EU industrial policy should expand into an enterprise policy, encompassing all areas of entrepreneurship as well as including services and the public sector. The public dimension should not be confined to policy but embrace activity in growing state or partly state-owned commercial firms. Public procurement is responsible for around 15 per cent of EU gross domestic product and it should be utilised strategically to encourage investment in the green transition.
The EU should reform its suites of subsidies to industry by imposing conditionality, on pay and conditions for workers and climate measures, while finally seeking to regulate corporate subsidies in future international trade agreements. The actual level of subsidies (direct, indirect and via tax breaks) to industry and services, including by member states, should be assessed and the EU should encourage co-operation in supporting innovation and start-ups.

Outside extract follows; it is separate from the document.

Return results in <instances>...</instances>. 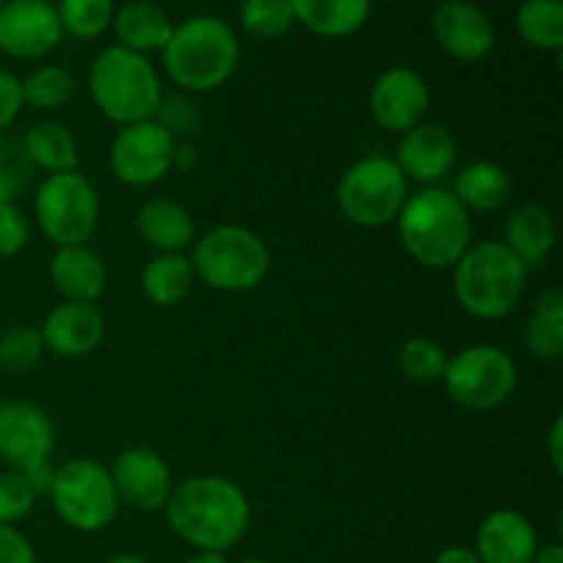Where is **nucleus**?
<instances>
[{"label": "nucleus", "instance_id": "1", "mask_svg": "<svg viewBox=\"0 0 563 563\" xmlns=\"http://www.w3.org/2000/svg\"><path fill=\"white\" fill-rule=\"evenodd\" d=\"M168 526L198 553H225L245 537L251 504L225 476H192L174 487L163 506Z\"/></svg>", "mask_w": 563, "mask_h": 563}, {"label": "nucleus", "instance_id": "2", "mask_svg": "<svg viewBox=\"0 0 563 563\" xmlns=\"http://www.w3.org/2000/svg\"><path fill=\"white\" fill-rule=\"evenodd\" d=\"M396 223L401 245L421 267H454L462 253L473 245L471 212L456 201L454 192L443 187H429L407 196Z\"/></svg>", "mask_w": 563, "mask_h": 563}, {"label": "nucleus", "instance_id": "3", "mask_svg": "<svg viewBox=\"0 0 563 563\" xmlns=\"http://www.w3.org/2000/svg\"><path fill=\"white\" fill-rule=\"evenodd\" d=\"M240 64V42L225 20L198 14L174 25L163 47V66L170 80L190 93H209L225 86Z\"/></svg>", "mask_w": 563, "mask_h": 563}, {"label": "nucleus", "instance_id": "4", "mask_svg": "<svg viewBox=\"0 0 563 563\" xmlns=\"http://www.w3.org/2000/svg\"><path fill=\"white\" fill-rule=\"evenodd\" d=\"M528 267L498 240L476 242L454 264V295L476 319H504L520 306Z\"/></svg>", "mask_w": 563, "mask_h": 563}, {"label": "nucleus", "instance_id": "5", "mask_svg": "<svg viewBox=\"0 0 563 563\" xmlns=\"http://www.w3.org/2000/svg\"><path fill=\"white\" fill-rule=\"evenodd\" d=\"M88 91L99 113L121 126L154 119L163 104V86L152 60L119 44L93 58Z\"/></svg>", "mask_w": 563, "mask_h": 563}, {"label": "nucleus", "instance_id": "6", "mask_svg": "<svg viewBox=\"0 0 563 563\" xmlns=\"http://www.w3.org/2000/svg\"><path fill=\"white\" fill-rule=\"evenodd\" d=\"M192 273L218 291H251L267 278L269 251L245 225H218L192 247Z\"/></svg>", "mask_w": 563, "mask_h": 563}, {"label": "nucleus", "instance_id": "7", "mask_svg": "<svg viewBox=\"0 0 563 563\" xmlns=\"http://www.w3.org/2000/svg\"><path fill=\"white\" fill-rule=\"evenodd\" d=\"M49 500L60 520L80 533H97L113 522L119 511L113 478L97 460H69L55 471Z\"/></svg>", "mask_w": 563, "mask_h": 563}, {"label": "nucleus", "instance_id": "8", "mask_svg": "<svg viewBox=\"0 0 563 563\" xmlns=\"http://www.w3.org/2000/svg\"><path fill=\"white\" fill-rule=\"evenodd\" d=\"M335 201L350 223L379 229L399 218L407 201V179L396 159L374 154L355 163L341 176Z\"/></svg>", "mask_w": 563, "mask_h": 563}, {"label": "nucleus", "instance_id": "9", "mask_svg": "<svg viewBox=\"0 0 563 563\" xmlns=\"http://www.w3.org/2000/svg\"><path fill=\"white\" fill-rule=\"evenodd\" d=\"M42 234L58 247L86 245L99 223V198L91 181L77 170L49 174L33 201Z\"/></svg>", "mask_w": 563, "mask_h": 563}, {"label": "nucleus", "instance_id": "10", "mask_svg": "<svg viewBox=\"0 0 563 563\" xmlns=\"http://www.w3.org/2000/svg\"><path fill=\"white\" fill-rule=\"evenodd\" d=\"M440 383L460 407L487 412L511 399L517 388V366L498 346L476 344L449 357Z\"/></svg>", "mask_w": 563, "mask_h": 563}, {"label": "nucleus", "instance_id": "11", "mask_svg": "<svg viewBox=\"0 0 563 563\" xmlns=\"http://www.w3.org/2000/svg\"><path fill=\"white\" fill-rule=\"evenodd\" d=\"M176 159V141L159 121H137L121 126L110 146V168L130 187H148L163 179Z\"/></svg>", "mask_w": 563, "mask_h": 563}, {"label": "nucleus", "instance_id": "12", "mask_svg": "<svg viewBox=\"0 0 563 563\" xmlns=\"http://www.w3.org/2000/svg\"><path fill=\"white\" fill-rule=\"evenodd\" d=\"M64 38L49 0H5L0 5V49L9 58L36 60L53 53Z\"/></svg>", "mask_w": 563, "mask_h": 563}, {"label": "nucleus", "instance_id": "13", "mask_svg": "<svg viewBox=\"0 0 563 563\" xmlns=\"http://www.w3.org/2000/svg\"><path fill=\"white\" fill-rule=\"evenodd\" d=\"M432 93H429L427 80L421 71L410 69V66H390L383 75L374 80L372 93H368V110L372 119L377 121L383 130L401 132L421 124L427 115Z\"/></svg>", "mask_w": 563, "mask_h": 563}, {"label": "nucleus", "instance_id": "14", "mask_svg": "<svg viewBox=\"0 0 563 563\" xmlns=\"http://www.w3.org/2000/svg\"><path fill=\"white\" fill-rule=\"evenodd\" d=\"M110 478H113L119 504L132 506L137 511L163 509L174 493V476H170L168 462L152 449L121 451L110 467Z\"/></svg>", "mask_w": 563, "mask_h": 563}, {"label": "nucleus", "instance_id": "15", "mask_svg": "<svg viewBox=\"0 0 563 563\" xmlns=\"http://www.w3.org/2000/svg\"><path fill=\"white\" fill-rule=\"evenodd\" d=\"M55 443L53 421L42 407L31 401H3L0 405V462L11 471L49 460Z\"/></svg>", "mask_w": 563, "mask_h": 563}, {"label": "nucleus", "instance_id": "16", "mask_svg": "<svg viewBox=\"0 0 563 563\" xmlns=\"http://www.w3.org/2000/svg\"><path fill=\"white\" fill-rule=\"evenodd\" d=\"M432 33L456 60H482L495 47L493 20L473 0H443L432 14Z\"/></svg>", "mask_w": 563, "mask_h": 563}, {"label": "nucleus", "instance_id": "17", "mask_svg": "<svg viewBox=\"0 0 563 563\" xmlns=\"http://www.w3.org/2000/svg\"><path fill=\"white\" fill-rule=\"evenodd\" d=\"M102 311L93 302H69L64 300L47 313L38 333H42L44 350L60 357H86L104 341Z\"/></svg>", "mask_w": 563, "mask_h": 563}, {"label": "nucleus", "instance_id": "18", "mask_svg": "<svg viewBox=\"0 0 563 563\" xmlns=\"http://www.w3.org/2000/svg\"><path fill=\"white\" fill-rule=\"evenodd\" d=\"M456 159V141L445 126L418 124L401 135L396 165L407 181L432 185L451 170Z\"/></svg>", "mask_w": 563, "mask_h": 563}, {"label": "nucleus", "instance_id": "19", "mask_svg": "<svg viewBox=\"0 0 563 563\" xmlns=\"http://www.w3.org/2000/svg\"><path fill=\"white\" fill-rule=\"evenodd\" d=\"M539 539L528 517L515 509H498L484 517L476 533V550L482 563H531Z\"/></svg>", "mask_w": 563, "mask_h": 563}, {"label": "nucleus", "instance_id": "20", "mask_svg": "<svg viewBox=\"0 0 563 563\" xmlns=\"http://www.w3.org/2000/svg\"><path fill=\"white\" fill-rule=\"evenodd\" d=\"M49 280L69 302H93L108 289L102 256L88 245H66L49 258Z\"/></svg>", "mask_w": 563, "mask_h": 563}, {"label": "nucleus", "instance_id": "21", "mask_svg": "<svg viewBox=\"0 0 563 563\" xmlns=\"http://www.w3.org/2000/svg\"><path fill=\"white\" fill-rule=\"evenodd\" d=\"M113 31L119 38V47L132 53H163L174 33V22L165 14L163 5L154 0H130L121 9L113 11Z\"/></svg>", "mask_w": 563, "mask_h": 563}, {"label": "nucleus", "instance_id": "22", "mask_svg": "<svg viewBox=\"0 0 563 563\" xmlns=\"http://www.w3.org/2000/svg\"><path fill=\"white\" fill-rule=\"evenodd\" d=\"M135 225L137 234L159 253H179L181 247L196 240L192 214L170 198H154V201L143 203L135 214Z\"/></svg>", "mask_w": 563, "mask_h": 563}, {"label": "nucleus", "instance_id": "23", "mask_svg": "<svg viewBox=\"0 0 563 563\" xmlns=\"http://www.w3.org/2000/svg\"><path fill=\"white\" fill-rule=\"evenodd\" d=\"M555 240H559V231H555L553 218H550L548 209L537 207V203H526V207L515 209L506 220L504 245L526 267L542 264L553 253Z\"/></svg>", "mask_w": 563, "mask_h": 563}, {"label": "nucleus", "instance_id": "24", "mask_svg": "<svg viewBox=\"0 0 563 563\" xmlns=\"http://www.w3.org/2000/svg\"><path fill=\"white\" fill-rule=\"evenodd\" d=\"M295 20L322 38H346L361 31L372 0H291Z\"/></svg>", "mask_w": 563, "mask_h": 563}, {"label": "nucleus", "instance_id": "25", "mask_svg": "<svg viewBox=\"0 0 563 563\" xmlns=\"http://www.w3.org/2000/svg\"><path fill=\"white\" fill-rule=\"evenodd\" d=\"M511 192L509 174L498 163L478 159L460 170L454 181V198L467 212H495Z\"/></svg>", "mask_w": 563, "mask_h": 563}, {"label": "nucleus", "instance_id": "26", "mask_svg": "<svg viewBox=\"0 0 563 563\" xmlns=\"http://www.w3.org/2000/svg\"><path fill=\"white\" fill-rule=\"evenodd\" d=\"M22 152H25L27 163L47 174L75 170L77 159H80L75 137L58 121H36L33 126H27L25 137H22Z\"/></svg>", "mask_w": 563, "mask_h": 563}, {"label": "nucleus", "instance_id": "27", "mask_svg": "<svg viewBox=\"0 0 563 563\" xmlns=\"http://www.w3.org/2000/svg\"><path fill=\"white\" fill-rule=\"evenodd\" d=\"M192 264L181 253H157L141 273V289L154 306H179L192 289Z\"/></svg>", "mask_w": 563, "mask_h": 563}, {"label": "nucleus", "instance_id": "28", "mask_svg": "<svg viewBox=\"0 0 563 563\" xmlns=\"http://www.w3.org/2000/svg\"><path fill=\"white\" fill-rule=\"evenodd\" d=\"M526 346L542 361H559L563 355V291L550 286L539 295L526 322Z\"/></svg>", "mask_w": 563, "mask_h": 563}, {"label": "nucleus", "instance_id": "29", "mask_svg": "<svg viewBox=\"0 0 563 563\" xmlns=\"http://www.w3.org/2000/svg\"><path fill=\"white\" fill-rule=\"evenodd\" d=\"M517 33L542 53L563 49V0H526L517 9Z\"/></svg>", "mask_w": 563, "mask_h": 563}, {"label": "nucleus", "instance_id": "30", "mask_svg": "<svg viewBox=\"0 0 563 563\" xmlns=\"http://www.w3.org/2000/svg\"><path fill=\"white\" fill-rule=\"evenodd\" d=\"M22 82V99L36 110H60L75 97V77L69 69L44 64L33 69Z\"/></svg>", "mask_w": 563, "mask_h": 563}, {"label": "nucleus", "instance_id": "31", "mask_svg": "<svg viewBox=\"0 0 563 563\" xmlns=\"http://www.w3.org/2000/svg\"><path fill=\"white\" fill-rule=\"evenodd\" d=\"M60 31L75 38H97L113 22V0H58Z\"/></svg>", "mask_w": 563, "mask_h": 563}, {"label": "nucleus", "instance_id": "32", "mask_svg": "<svg viewBox=\"0 0 563 563\" xmlns=\"http://www.w3.org/2000/svg\"><path fill=\"white\" fill-rule=\"evenodd\" d=\"M295 9L291 0H242L240 25L253 38H278L295 25Z\"/></svg>", "mask_w": 563, "mask_h": 563}, {"label": "nucleus", "instance_id": "33", "mask_svg": "<svg viewBox=\"0 0 563 563\" xmlns=\"http://www.w3.org/2000/svg\"><path fill=\"white\" fill-rule=\"evenodd\" d=\"M449 366V355L432 339H410L399 350V368L412 383H440Z\"/></svg>", "mask_w": 563, "mask_h": 563}, {"label": "nucleus", "instance_id": "34", "mask_svg": "<svg viewBox=\"0 0 563 563\" xmlns=\"http://www.w3.org/2000/svg\"><path fill=\"white\" fill-rule=\"evenodd\" d=\"M44 355V341L36 328H11L0 335V368L9 374H22L36 366Z\"/></svg>", "mask_w": 563, "mask_h": 563}, {"label": "nucleus", "instance_id": "35", "mask_svg": "<svg viewBox=\"0 0 563 563\" xmlns=\"http://www.w3.org/2000/svg\"><path fill=\"white\" fill-rule=\"evenodd\" d=\"M27 170H31V163L22 146L0 135V203H14V198L25 187Z\"/></svg>", "mask_w": 563, "mask_h": 563}, {"label": "nucleus", "instance_id": "36", "mask_svg": "<svg viewBox=\"0 0 563 563\" xmlns=\"http://www.w3.org/2000/svg\"><path fill=\"white\" fill-rule=\"evenodd\" d=\"M36 504V495L27 487L22 473L5 471L0 473V526H14Z\"/></svg>", "mask_w": 563, "mask_h": 563}, {"label": "nucleus", "instance_id": "37", "mask_svg": "<svg viewBox=\"0 0 563 563\" xmlns=\"http://www.w3.org/2000/svg\"><path fill=\"white\" fill-rule=\"evenodd\" d=\"M31 223L14 203H0V258H11L27 245Z\"/></svg>", "mask_w": 563, "mask_h": 563}, {"label": "nucleus", "instance_id": "38", "mask_svg": "<svg viewBox=\"0 0 563 563\" xmlns=\"http://www.w3.org/2000/svg\"><path fill=\"white\" fill-rule=\"evenodd\" d=\"M22 104H25V99H22V82L11 71L0 69V135L14 124Z\"/></svg>", "mask_w": 563, "mask_h": 563}, {"label": "nucleus", "instance_id": "39", "mask_svg": "<svg viewBox=\"0 0 563 563\" xmlns=\"http://www.w3.org/2000/svg\"><path fill=\"white\" fill-rule=\"evenodd\" d=\"M0 563H36L31 542L14 526H0Z\"/></svg>", "mask_w": 563, "mask_h": 563}, {"label": "nucleus", "instance_id": "40", "mask_svg": "<svg viewBox=\"0 0 563 563\" xmlns=\"http://www.w3.org/2000/svg\"><path fill=\"white\" fill-rule=\"evenodd\" d=\"M22 478L27 482V487L33 489V495H47L49 487H53V478H55V467L49 465V460L42 462H33V465L22 467Z\"/></svg>", "mask_w": 563, "mask_h": 563}, {"label": "nucleus", "instance_id": "41", "mask_svg": "<svg viewBox=\"0 0 563 563\" xmlns=\"http://www.w3.org/2000/svg\"><path fill=\"white\" fill-rule=\"evenodd\" d=\"M548 451H550V462H553V471L563 473V418H555L553 429H550L548 438Z\"/></svg>", "mask_w": 563, "mask_h": 563}, {"label": "nucleus", "instance_id": "42", "mask_svg": "<svg viewBox=\"0 0 563 563\" xmlns=\"http://www.w3.org/2000/svg\"><path fill=\"white\" fill-rule=\"evenodd\" d=\"M434 563H482L471 548H445Z\"/></svg>", "mask_w": 563, "mask_h": 563}, {"label": "nucleus", "instance_id": "43", "mask_svg": "<svg viewBox=\"0 0 563 563\" xmlns=\"http://www.w3.org/2000/svg\"><path fill=\"white\" fill-rule=\"evenodd\" d=\"M531 563H563V548L559 542L548 544V548H539Z\"/></svg>", "mask_w": 563, "mask_h": 563}, {"label": "nucleus", "instance_id": "44", "mask_svg": "<svg viewBox=\"0 0 563 563\" xmlns=\"http://www.w3.org/2000/svg\"><path fill=\"white\" fill-rule=\"evenodd\" d=\"M185 563H225V559H223V553H196Z\"/></svg>", "mask_w": 563, "mask_h": 563}, {"label": "nucleus", "instance_id": "45", "mask_svg": "<svg viewBox=\"0 0 563 563\" xmlns=\"http://www.w3.org/2000/svg\"><path fill=\"white\" fill-rule=\"evenodd\" d=\"M108 563H148V561H146V559H141V555L124 553V555H115V559H110Z\"/></svg>", "mask_w": 563, "mask_h": 563}, {"label": "nucleus", "instance_id": "46", "mask_svg": "<svg viewBox=\"0 0 563 563\" xmlns=\"http://www.w3.org/2000/svg\"><path fill=\"white\" fill-rule=\"evenodd\" d=\"M240 563H269V561H262V559H245V561H240Z\"/></svg>", "mask_w": 563, "mask_h": 563}, {"label": "nucleus", "instance_id": "47", "mask_svg": "<svg viewBox=\"0 0 563 563\" xmlns=\"http://www.w3.org/2000/svg\"><path fill=\"white\" fill-rule=\"evenodd\" d=\"M5 3V0H0V5H3Z\"/></svg>", "mask_w": 563, "mask_h": 563}]
</instances>
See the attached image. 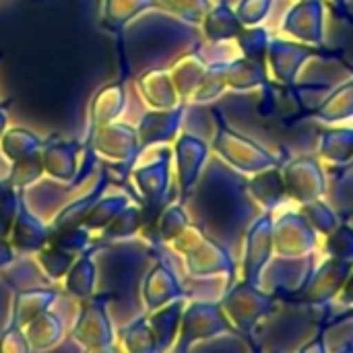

There should be a policy return to ‘national champions’ but now focused on successful large indigenous firms in one state co-operating with firms in their sector across the union. Where Europe is weak in technology, it should use enterprise policy to drive greater co-operation and innovation within the huge single market.
The EU must build a type of globalisation that safely executes the green transition, where incomes are more equally shared and where supply chains are more European-focused.
Paul Sweeney was chief economist with the Irish Congress of Trade Unions for a decade.